In the summer of 2020, part of Friedrichstrasse in Berlin’s eastern city center, was turned into a pedestrian zone, as an experiment. When the latter was officially over, the street was not turned back into its original state. A court verdict now forces Berlin to let the cars back in, at least for a short while.
Berlin, November 7th, 2022 (The Berlin Spectator) — Friedrichstrasse (German spelling: Friedrichstraße) became a pedestrian zone experiment in August of 2020. A few modern day benches, flower buckets, a painted bike lane in both directions, and dozens of signs and barriers were put all over the place. But several issues surfaced. Today, the Senate said motorized traffic will be allowed back into Friedrichstrasse by November 22nd, 2022.
But, what sounds easy is actually complicated. A few days ago, Governing Mayor Franziska Giffey, a Social Democrat (SPD), and Berlin’s Senator of Mobility and the Environment, the Green politician Bettina Jarasch, started arguing in public. The subject they were fighting about was Friedrichstrasse, and the fact that Berlin’s 2021 state elections need to be repeated soon, did not exactly have a deescalating effect. If the latest polls are accurate, Bettina Jarasch might (or might not) replace Franziska Giffey as Governing Mayor soon.
But let’s get back to Friedrichstrasse: The experiment is supposed to end in two weeks from now, which is what Berlin’s Administrative Court told the Senate to do. According to the verdict, there has not been a legal reason to keep the pedestrian zone since the experiment officially ended months ago. Therefore, the street needed to be opened to motorized traffic within two weeks.
It will happen. But this does not mean Mrs. Jarasch and the Greens will give up on their failed pedestrian zone experiment. The opposite is the case. Her Senate Department announced a permanent pedestrian zone. As a first step, Bettina Jarasch intends to turn a parallel street, Dorotheenstrasse, into a bicycle street. That way, cyclists will not clash with pedestrians in Friedrichstrasse anymore, once it will be turned into a permanent pedestrian zone.
And this exactly was one of the issues during the experiment. Some of the few people who actually tried to walk in the pedestrian zone complained those cyclists were using the stretch between Französische Strasse and Leipziger Strasse as a race track. Pedestrians who had wanted to cross the bike lane had almost been run over.
Consideration of Concerns
The other problems with the experiment?
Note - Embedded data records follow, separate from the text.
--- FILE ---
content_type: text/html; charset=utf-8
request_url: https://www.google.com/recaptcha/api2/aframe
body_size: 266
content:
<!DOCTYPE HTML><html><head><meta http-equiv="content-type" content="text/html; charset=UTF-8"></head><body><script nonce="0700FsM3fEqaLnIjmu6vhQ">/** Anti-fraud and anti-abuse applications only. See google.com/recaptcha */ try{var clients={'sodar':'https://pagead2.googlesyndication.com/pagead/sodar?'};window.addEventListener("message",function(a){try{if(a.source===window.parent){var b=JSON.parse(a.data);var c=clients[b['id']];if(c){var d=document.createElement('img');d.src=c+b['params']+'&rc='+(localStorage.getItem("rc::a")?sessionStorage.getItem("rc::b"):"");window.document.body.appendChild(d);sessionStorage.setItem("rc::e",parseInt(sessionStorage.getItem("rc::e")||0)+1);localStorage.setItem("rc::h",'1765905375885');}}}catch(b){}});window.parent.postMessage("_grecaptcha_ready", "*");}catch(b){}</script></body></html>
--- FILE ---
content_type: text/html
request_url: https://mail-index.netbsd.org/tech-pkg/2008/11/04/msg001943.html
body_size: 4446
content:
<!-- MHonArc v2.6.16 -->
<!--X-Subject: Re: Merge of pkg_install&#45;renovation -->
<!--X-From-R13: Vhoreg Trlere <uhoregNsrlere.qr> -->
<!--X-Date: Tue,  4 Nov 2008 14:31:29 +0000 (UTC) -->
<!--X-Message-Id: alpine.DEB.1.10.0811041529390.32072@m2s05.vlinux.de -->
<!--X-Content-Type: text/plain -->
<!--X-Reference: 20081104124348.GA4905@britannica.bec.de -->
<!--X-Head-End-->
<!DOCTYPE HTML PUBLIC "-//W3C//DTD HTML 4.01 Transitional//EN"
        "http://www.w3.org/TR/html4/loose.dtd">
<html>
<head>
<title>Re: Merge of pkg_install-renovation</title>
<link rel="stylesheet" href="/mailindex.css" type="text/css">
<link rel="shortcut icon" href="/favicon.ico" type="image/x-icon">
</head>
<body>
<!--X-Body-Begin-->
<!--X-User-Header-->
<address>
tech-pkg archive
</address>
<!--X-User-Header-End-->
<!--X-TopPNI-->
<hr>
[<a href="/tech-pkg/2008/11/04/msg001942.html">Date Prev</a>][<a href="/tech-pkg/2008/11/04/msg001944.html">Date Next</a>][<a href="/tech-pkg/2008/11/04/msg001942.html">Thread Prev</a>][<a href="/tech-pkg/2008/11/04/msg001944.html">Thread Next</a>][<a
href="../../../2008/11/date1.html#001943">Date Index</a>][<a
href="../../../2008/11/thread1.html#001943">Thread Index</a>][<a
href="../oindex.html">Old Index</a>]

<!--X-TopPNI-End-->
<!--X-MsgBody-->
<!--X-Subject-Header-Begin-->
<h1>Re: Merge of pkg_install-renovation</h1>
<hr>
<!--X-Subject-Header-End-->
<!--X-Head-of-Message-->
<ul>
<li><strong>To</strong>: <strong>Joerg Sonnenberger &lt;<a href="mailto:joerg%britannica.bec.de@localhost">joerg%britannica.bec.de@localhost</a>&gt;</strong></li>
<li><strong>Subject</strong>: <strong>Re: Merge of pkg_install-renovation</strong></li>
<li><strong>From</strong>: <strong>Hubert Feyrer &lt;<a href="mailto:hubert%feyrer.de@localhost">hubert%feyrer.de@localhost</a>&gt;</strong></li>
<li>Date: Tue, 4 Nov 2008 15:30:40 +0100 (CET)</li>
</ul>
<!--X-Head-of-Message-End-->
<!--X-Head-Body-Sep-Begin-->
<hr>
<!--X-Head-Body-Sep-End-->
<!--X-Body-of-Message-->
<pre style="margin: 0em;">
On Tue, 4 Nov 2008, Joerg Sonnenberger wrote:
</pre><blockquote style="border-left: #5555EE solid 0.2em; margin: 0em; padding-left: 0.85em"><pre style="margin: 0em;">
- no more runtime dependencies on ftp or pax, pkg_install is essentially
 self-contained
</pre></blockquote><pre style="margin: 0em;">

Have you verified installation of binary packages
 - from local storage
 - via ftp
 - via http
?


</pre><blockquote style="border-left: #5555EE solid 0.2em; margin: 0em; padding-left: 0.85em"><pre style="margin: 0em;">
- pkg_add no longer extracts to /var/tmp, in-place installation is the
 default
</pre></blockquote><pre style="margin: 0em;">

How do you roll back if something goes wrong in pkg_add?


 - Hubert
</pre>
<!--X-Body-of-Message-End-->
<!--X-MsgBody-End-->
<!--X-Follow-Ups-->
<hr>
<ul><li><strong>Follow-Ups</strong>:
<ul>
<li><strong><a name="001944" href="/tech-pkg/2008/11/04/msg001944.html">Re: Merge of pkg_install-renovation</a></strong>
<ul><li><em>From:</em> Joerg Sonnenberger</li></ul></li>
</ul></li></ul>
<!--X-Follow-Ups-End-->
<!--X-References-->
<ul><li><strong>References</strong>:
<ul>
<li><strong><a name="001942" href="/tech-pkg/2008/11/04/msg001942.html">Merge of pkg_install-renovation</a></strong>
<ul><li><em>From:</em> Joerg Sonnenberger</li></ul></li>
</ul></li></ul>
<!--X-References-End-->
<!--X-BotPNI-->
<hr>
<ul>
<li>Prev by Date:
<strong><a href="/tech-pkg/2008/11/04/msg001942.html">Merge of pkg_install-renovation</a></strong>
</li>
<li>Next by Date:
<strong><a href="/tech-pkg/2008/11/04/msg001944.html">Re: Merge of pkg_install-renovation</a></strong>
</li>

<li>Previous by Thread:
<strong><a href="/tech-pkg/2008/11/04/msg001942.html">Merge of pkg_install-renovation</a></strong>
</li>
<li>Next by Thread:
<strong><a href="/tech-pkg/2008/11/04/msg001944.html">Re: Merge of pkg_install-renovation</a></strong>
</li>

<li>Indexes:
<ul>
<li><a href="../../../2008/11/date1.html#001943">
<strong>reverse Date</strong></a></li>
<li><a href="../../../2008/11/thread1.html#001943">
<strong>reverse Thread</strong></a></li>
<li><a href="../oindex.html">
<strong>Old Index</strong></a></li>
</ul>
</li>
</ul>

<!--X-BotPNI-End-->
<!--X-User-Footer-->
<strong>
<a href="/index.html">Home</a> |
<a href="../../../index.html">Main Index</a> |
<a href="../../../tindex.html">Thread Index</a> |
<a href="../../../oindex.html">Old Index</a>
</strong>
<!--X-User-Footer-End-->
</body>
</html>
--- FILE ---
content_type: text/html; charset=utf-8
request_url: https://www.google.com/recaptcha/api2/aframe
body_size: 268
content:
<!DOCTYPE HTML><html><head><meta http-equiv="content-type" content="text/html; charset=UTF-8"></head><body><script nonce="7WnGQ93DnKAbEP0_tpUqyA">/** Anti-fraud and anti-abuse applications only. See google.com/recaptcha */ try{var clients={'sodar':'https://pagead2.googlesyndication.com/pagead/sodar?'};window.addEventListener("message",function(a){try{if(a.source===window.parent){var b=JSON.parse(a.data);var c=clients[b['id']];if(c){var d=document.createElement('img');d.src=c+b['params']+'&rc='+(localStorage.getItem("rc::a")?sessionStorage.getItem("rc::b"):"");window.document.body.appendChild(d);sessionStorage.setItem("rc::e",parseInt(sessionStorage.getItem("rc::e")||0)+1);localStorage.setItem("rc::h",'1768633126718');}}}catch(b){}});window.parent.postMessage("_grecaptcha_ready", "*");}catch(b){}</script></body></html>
Especially at the beginning, cars kept on entering the stretch because it continued to look like a street. Many business owners in the affected area did not agree with the rededication of the street in the first place. And the number of pedestrians in their own zone was disappointing. In other words: The experiment sort of failed, but the Greens would disagree with this claim.
According to Bettina Jarasch’s Senate Administration, the cars will be allowed back, but not for long. The permanent pedestrian zone solution is supposed to kick in before this year ends, and, obviously, there is not a lot of time between November 22nd and December 31st. This time, an “extensive consideration of all concerns” will be part of the strategy. Mrs. Jarasch’s people say they will even set up one-way streets around Friedrichstrasse if they have to.
“We are concentrating on meticulous plans in regard to the reorganization of the traffic in this part of the city”, Senator Jarasch stated. “I want Friedrichstrasse to become a lively and modern urban space, a spot we will like to go to and stay at.” She said she was still committed to “the car-free strolling promenade” that would be part of a traffic solution for the entire area. A layout competition was in preparation. This means that the Greens in the Senate do not know what exactly they will do in Friedrichstrasse, a few weeks before they intend to ban motorized traffic there again.